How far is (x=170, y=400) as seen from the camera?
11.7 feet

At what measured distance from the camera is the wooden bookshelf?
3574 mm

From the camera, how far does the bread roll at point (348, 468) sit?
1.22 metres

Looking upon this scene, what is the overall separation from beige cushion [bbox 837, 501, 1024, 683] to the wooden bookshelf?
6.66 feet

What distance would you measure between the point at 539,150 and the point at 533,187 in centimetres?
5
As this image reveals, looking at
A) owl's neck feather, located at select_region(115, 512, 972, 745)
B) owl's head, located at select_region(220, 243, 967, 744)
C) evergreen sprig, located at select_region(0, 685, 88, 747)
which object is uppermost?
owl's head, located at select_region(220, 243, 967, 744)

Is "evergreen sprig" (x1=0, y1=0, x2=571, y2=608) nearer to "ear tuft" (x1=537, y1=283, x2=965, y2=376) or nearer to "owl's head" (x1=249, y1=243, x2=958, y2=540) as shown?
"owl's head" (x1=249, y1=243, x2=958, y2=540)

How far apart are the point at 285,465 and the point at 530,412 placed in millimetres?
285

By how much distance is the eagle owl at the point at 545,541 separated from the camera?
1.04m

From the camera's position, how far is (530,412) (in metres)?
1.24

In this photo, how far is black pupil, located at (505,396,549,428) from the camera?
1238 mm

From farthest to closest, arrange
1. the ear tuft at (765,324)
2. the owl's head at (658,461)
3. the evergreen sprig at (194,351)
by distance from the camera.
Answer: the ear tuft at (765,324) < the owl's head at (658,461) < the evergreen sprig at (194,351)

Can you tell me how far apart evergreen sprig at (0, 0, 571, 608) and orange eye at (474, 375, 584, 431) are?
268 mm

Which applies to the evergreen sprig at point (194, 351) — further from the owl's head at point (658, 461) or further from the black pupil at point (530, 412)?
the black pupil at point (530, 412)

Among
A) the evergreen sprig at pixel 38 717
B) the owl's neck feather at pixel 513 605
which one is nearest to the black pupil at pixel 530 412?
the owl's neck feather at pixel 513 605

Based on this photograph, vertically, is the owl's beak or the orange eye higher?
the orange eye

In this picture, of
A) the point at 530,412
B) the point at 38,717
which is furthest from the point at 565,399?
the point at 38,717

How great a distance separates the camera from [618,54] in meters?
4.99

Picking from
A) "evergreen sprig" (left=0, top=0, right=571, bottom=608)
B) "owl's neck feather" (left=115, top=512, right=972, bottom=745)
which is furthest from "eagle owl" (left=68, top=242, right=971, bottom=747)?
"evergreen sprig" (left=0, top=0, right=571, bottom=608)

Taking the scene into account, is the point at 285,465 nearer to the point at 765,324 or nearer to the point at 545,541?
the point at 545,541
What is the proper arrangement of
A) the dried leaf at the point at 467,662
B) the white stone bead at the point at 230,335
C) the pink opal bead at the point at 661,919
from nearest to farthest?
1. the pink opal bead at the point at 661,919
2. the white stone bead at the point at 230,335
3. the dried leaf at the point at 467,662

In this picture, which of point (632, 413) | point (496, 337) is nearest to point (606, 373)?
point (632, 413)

::::

*Exercise*
Type out the whole listing above again, exactly as it stands.

*Output below*
How far is (x=170, y=400) as seen from the camera?
11.7 feet

At what measured distance from the camera is the wooden bookshelf?
3574 mm

From the camera, how far does the bread roll at point (348, 468) sit?
1.22 metres

Looking upon this scene, what is the overall separation from beige cushion [bbox 837, 501, 1024, 683] to the wooden bookshelf?
6.66 feet

What distance would you measure between the point at 539,150 and the point at 533,187 in centimetres?
5
As this image reveals, looking at
A) owl's neck feather, located at select_region(115, 512, 972, 745)
B) owl's head, located at select_region(220, 243, 967, 744)
C) evergreen sprig, located at select_region(0, 685, 88, 747)
which object is uppermost?
owl's head, located at select_region(220, 243, 967, 744)

Is "evergreen sprig" (x1=0, y1=0, x2=571, y2=608) nearer to "ear tuft" (x1=537, y1=283, x2=965, y2=376) or nearer to "owl's head" (x1=249, y1=243, x2=958, y2=540) as shown?
"owl's head" (x1=249, y1=243, x2=958, y2=540)

How far apart are the point at 285,465 and the point at 530,412 placed in millimetres?
285

By how much distance is the eagle owl at the point at 545,541 separated from the camera?
1.04m

From the camera's position, how far is (530,412) (in metres)?
1.24

In this photo, how far is black pupil, located at (505,396,549,428) from the camera?
1238 mm

From farthest to closest, arrange
1. the ear tuft at (765,324)
2. the owl's head at (658,461)
3. the evergreen sprig at (194,351)
by distance from the camera.
Answer: the ear tuft at (765,324) < the owl's head at (658,461) < the evergreen sprig at (194,351)

Can you tell me how far apart evergreen sprig at (0, 0, 571, 608) and orange eye at (474, 375, 584, 431) are?
268 mm

Which applies to the evergreen sprig at point (194, 351) — further from the owl's head at point (658, 461) or further from the black pupil at point (530, 412)?
the black pupil at point (530, 412)

Among
A) the evergreen sprig at pixel 38 717
B) the owl's neck feather at pixel 513 605
which one is nearest to the black pupil at pixel 530 412?
the owl's neck feather at pixel 513 605

Based on this photograph, vertically, is the owl's beak or the orange eye higher?
the orange eye

In this picture, of
A) the point at 530,412
B) the point at 38,717
which is furthest from the point at 565,399?
the point at 38,717

How great a distance separates the camera from [618,54] in meters?
4.99

Picking from
A) "evergreen sprig" (left=0, top=0, right=571, bottom=608)
B) "owl's neck feather" (left=115, top=512, right=972, bottom=745)
which is furthest from "eagle owl" (left=68, top=242, right=971, bottom=747)?
"evergreen sprig" (left=0, top=0, right=571, bottom=608)

Taking the scene into account, is the point at 285,465 nearer to the point at 765,324 or nearer to the point at 545,541?
the point at 545,541
What is the proper arrangement of
A) the dried leaf at the point at 467,662
B) the white stone bead at the point at 230,335
C) the pink opal bead at the point at 661,919
from nearest to farthest?
1. the pink opal bead at the point at 661,919
2. the white stone bead at the point at 230,335
3. the dried leaf at the point at 467,662

In this picture, which of point (632, 413) | point (496, 337) is nearest to point (606, 373)?
point (632, 413)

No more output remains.